Stored records »

____

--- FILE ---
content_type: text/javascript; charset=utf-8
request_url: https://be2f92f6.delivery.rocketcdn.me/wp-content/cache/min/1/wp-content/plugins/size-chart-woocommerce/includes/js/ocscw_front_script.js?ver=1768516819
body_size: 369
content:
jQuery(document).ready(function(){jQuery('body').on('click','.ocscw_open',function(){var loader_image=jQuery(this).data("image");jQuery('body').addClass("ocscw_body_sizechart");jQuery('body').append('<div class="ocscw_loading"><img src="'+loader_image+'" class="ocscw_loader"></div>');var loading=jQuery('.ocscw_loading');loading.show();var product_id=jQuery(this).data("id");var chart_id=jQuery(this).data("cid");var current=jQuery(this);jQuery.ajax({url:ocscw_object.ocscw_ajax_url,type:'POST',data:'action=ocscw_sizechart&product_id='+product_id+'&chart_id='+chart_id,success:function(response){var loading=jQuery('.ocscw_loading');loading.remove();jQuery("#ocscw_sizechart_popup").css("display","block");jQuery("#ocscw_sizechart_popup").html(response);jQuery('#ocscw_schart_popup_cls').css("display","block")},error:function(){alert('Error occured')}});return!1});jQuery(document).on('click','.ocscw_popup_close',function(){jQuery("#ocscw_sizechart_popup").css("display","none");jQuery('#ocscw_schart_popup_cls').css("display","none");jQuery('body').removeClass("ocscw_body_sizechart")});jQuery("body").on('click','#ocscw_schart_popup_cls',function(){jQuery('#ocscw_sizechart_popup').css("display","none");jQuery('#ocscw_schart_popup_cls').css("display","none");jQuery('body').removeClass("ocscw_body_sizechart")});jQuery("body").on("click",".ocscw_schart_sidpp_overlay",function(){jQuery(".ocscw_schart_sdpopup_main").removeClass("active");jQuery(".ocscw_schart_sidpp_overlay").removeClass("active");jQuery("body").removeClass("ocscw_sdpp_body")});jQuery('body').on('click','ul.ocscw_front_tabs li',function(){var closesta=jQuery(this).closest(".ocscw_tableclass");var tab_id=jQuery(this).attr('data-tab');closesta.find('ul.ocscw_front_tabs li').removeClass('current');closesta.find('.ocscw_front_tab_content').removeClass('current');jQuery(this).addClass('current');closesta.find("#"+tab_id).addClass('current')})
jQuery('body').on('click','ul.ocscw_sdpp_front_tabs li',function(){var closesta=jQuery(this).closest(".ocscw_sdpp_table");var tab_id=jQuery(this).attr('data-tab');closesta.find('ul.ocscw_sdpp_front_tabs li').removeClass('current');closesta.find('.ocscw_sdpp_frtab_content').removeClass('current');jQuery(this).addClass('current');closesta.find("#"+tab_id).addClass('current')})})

____

PROBLEM DESCRIPTION » When you output the entries, keep every word exactly as it stands.

RESPONSE FOR THIS EXERCISE »
--- FILE ---
content_type: text/javascript; charset=utf-8
request_url: https://be2f92f6.delivery.rocketcdn.me/wp-content/cache/min/1/wp-content/plugins/size-chart-woocommerce/includes/js/ocscw_front_script.js?ver=1768516819
body_size: 369
content:
jQuery(document).ready(function(){jQuery('body').on('click','.ocscw_open',function(){var loader_image=jQuery(this).data("image");jQuery('body').addClass("ocscw_body_sizechart");jQuery('body').append('<div class="ocscw_loading"><img src="'+loader_image+'" class="ocscw_loader"></div>');var loading=jQuery('.ocscw_loading');loading.show();var product_id=jQuery(this).data("id");var chart_id=jQuery(this).data("cid");var current=jQuery(this);jQuery.ajax({url:ocscw_object.ocscw_ajax_url,type:'POST',data:'action=ocscw_sizechart&product_id='+product_id+'&chart_id='+chart_id,success:function(response){var loading=jQuery('.ocscw_loading');loading.remove();jQuery("#ocscw_sizechart_popup").css("display","block");jQuery("#ocscw_sizechart_popup").html(response);jQuery('#ocscw_schart_popup_cls').css("display","block")},error:function(){alert('Error occured')}});return!1});jQuery(document).on('click','.ocscw_popup_close',function(){jQuery("#ocscw_sizechart_popup").css("display","none");jQuery('#ocscw_schart_popup_cls').css("display","none");jQuery('body').removeClass("ocscw_body_sizechart")});jQuery("body").on('click','#ocscw_schart_popup_cls',function(){jQuery('#ocscw_sizechart_popup').css("display","none");jQuery('#ocscw_schart_popup_cls').css("display","none");jQuery('body').removeClass("ocscw_body_sizechart")});jQuery("body").on("click",".ocscw_schart_sidpp_overlay",function(){jQuery(".ocscw_schart_sdpopup_main").removeClass("active");jQuery(".ocscw_schart_sidpp_overlay").removeClass("active");jQuery("body").removeClass("ocscw_sdpp_body")});jQuery('body').on('click','ul.ocscw_front_tabs li',function(){var closesta=jQuery(this).closest(".ocscw_tableclass");var tab_id=jQuery(this).attr('data-tab');closesta.find('ul.ocscw_front_tabs li').removeClass('current');closesta.find('.ocscw_front_tab_content').removeClass('current');jQuery(this).addClass('current');closesta.find("#"+tab_id).addClass('current')})
jQuery('body').on('click','ul.ocscw_sdpp_front_tabs li',function(){var closesta=jQuery(this).closest(".ocscw_sdpp_table");var tab_id=jQuery(this).attr('data-tab');closesta.find('ul.ocscw_sdpp_front_tabs li').removeClass('current');closesta.find('.ocscw_sdpp_frtab_content').removeClass('current');jQuery(this).addClass('current');closesta.find("#"+tab_id).addClass('current')})})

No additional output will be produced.